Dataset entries

....

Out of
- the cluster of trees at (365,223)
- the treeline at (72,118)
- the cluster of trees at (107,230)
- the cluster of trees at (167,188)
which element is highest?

....

→ **Work instructions**:
Copy every item above word for word, keeping each line and its punctuation unchanged.

→ **Written response**:
Out of
- the cluster of trees at (365,223)
- the treeline at (72,118)
- the cluster of trees at (107,230)
- the cluster of trees at (167,188)
which element is highest?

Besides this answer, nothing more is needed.